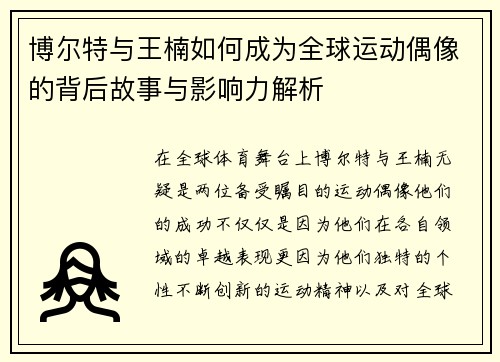 博尔特与王楠如何成为全球运动偶像的背后故事与影响力解析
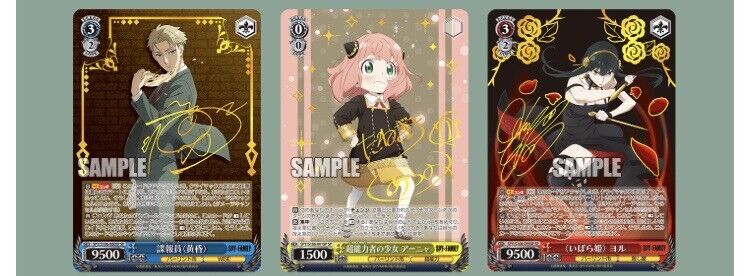 Weiss Schwarz Spy x Family Booster Box Japanese FedEx ※PR-SALE Ship on 7/21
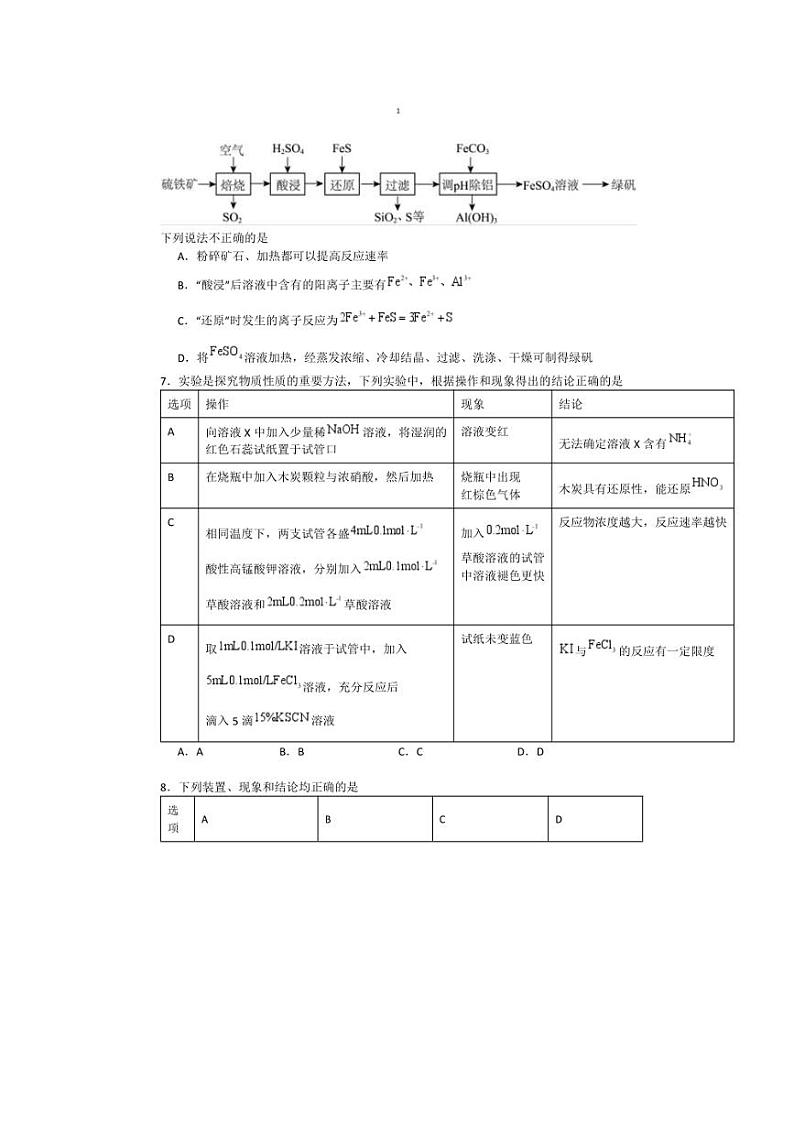 2024～2025学年广东省阳江市高新区高二上1月期末考试化学试卷(含答案)第3页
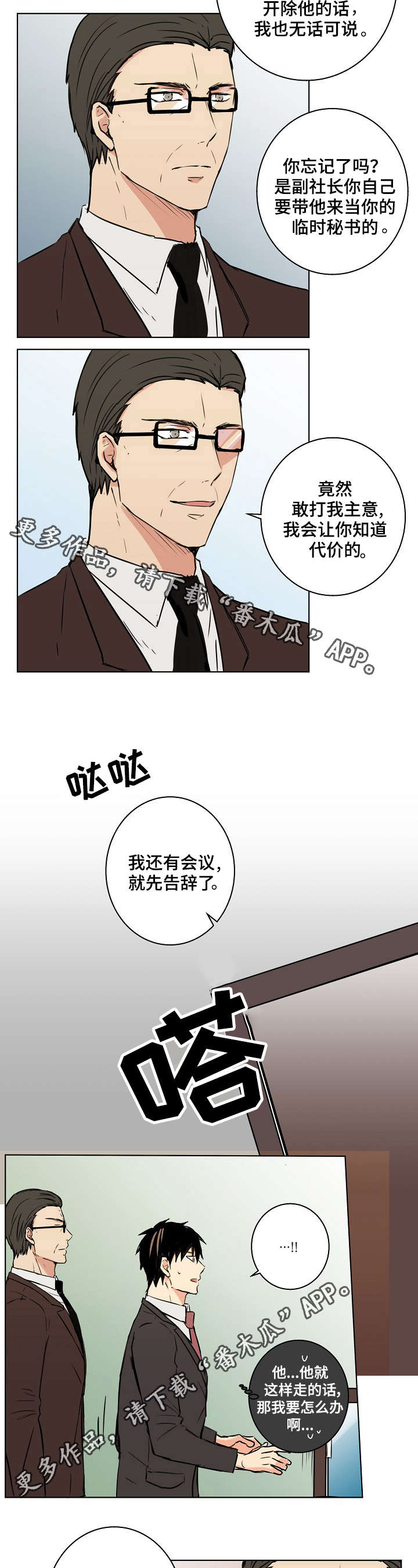 执掌风云1366章更新漫画,第25章：其实我都知道5图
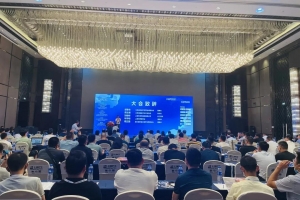 安徽硬核产品 创新技术 | 威尔登环保助力中国船舶海工焊接技术发展论坛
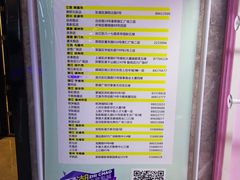-至潮影城(厦禾路美仁广场店)
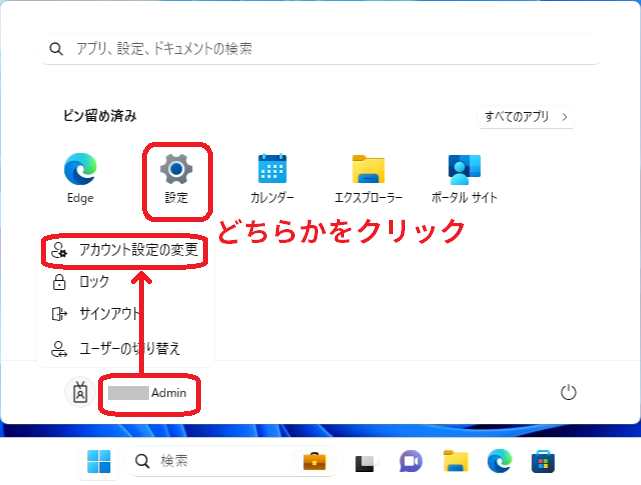 Entra に参加済みの PC を Intune に登録する – ITサポート by ZUNDA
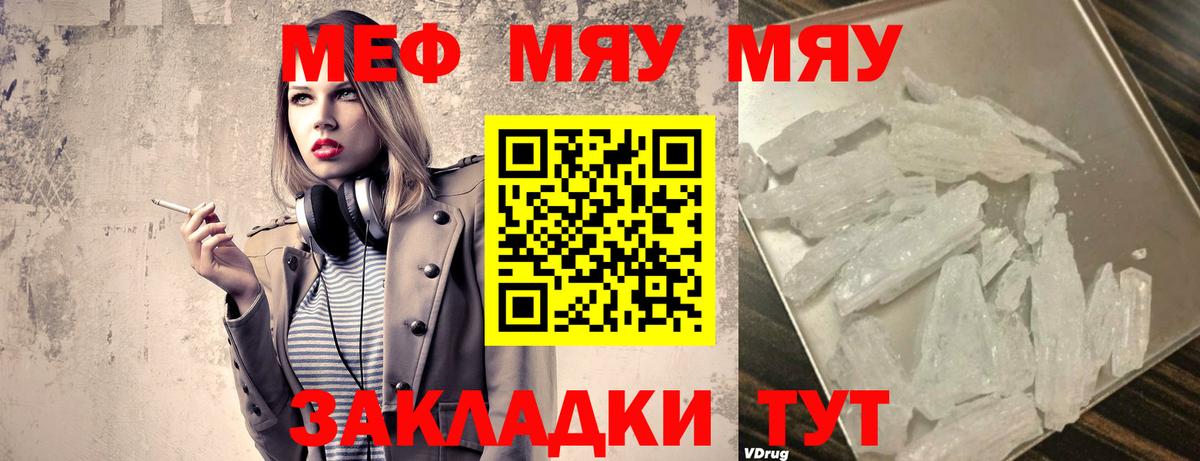 Мефедрон мука Черкесск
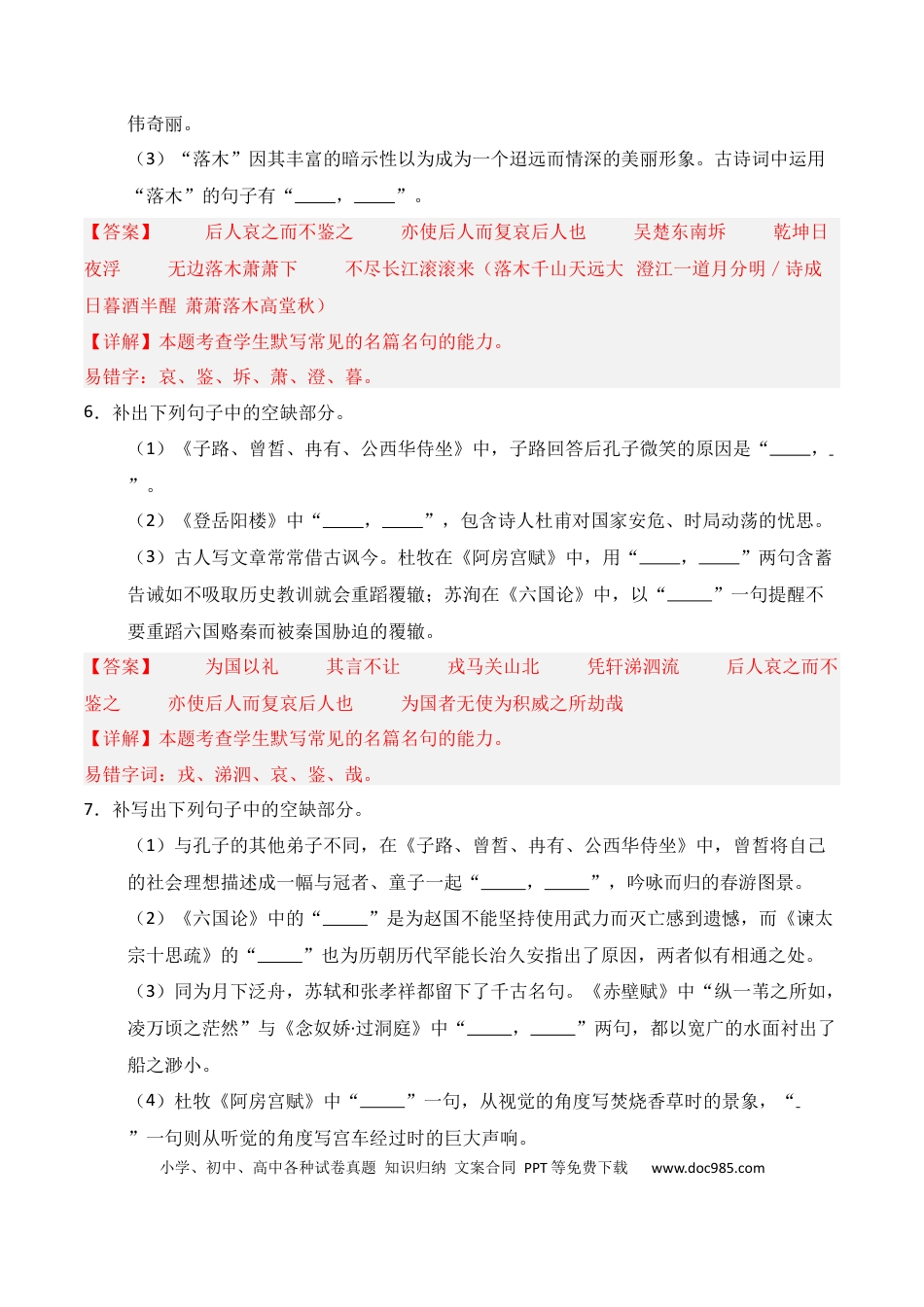 高中英文第12练 必修下册理解性默写（解析版） (1).docx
....................
## WHAT THE TASK REQUIRES
Exactly as written above, print every record, and keep the pictures out.

## EXERCISE SOLUTION
 博尔特与王楠如何成为全球运动偶像的背后故事与影响力解析
 Weiss Schwarz Spy x Family Booster Box Japanese FedEx ※PR-SALE Ship on 7/21
 2024～2025学年广东省阳江市高新区高二上1月期末考试化学试卷(含答案)第3页
 执掌风云1366章更新漫画,第25章：其实我都知道5图
 安徽硬核产品 创新技术 | 威尔登环保助力中国船舶海工焊接技术发展论坛
-至潮影城(厦禾路美仁广场店)
 Entra に参加済みの PC を Intune に登録する – ITサポート by ZUNDA
 Мефедрон мука Черкесск
 高中英文第12练 必修下册理解性默写（解析版） (1).docx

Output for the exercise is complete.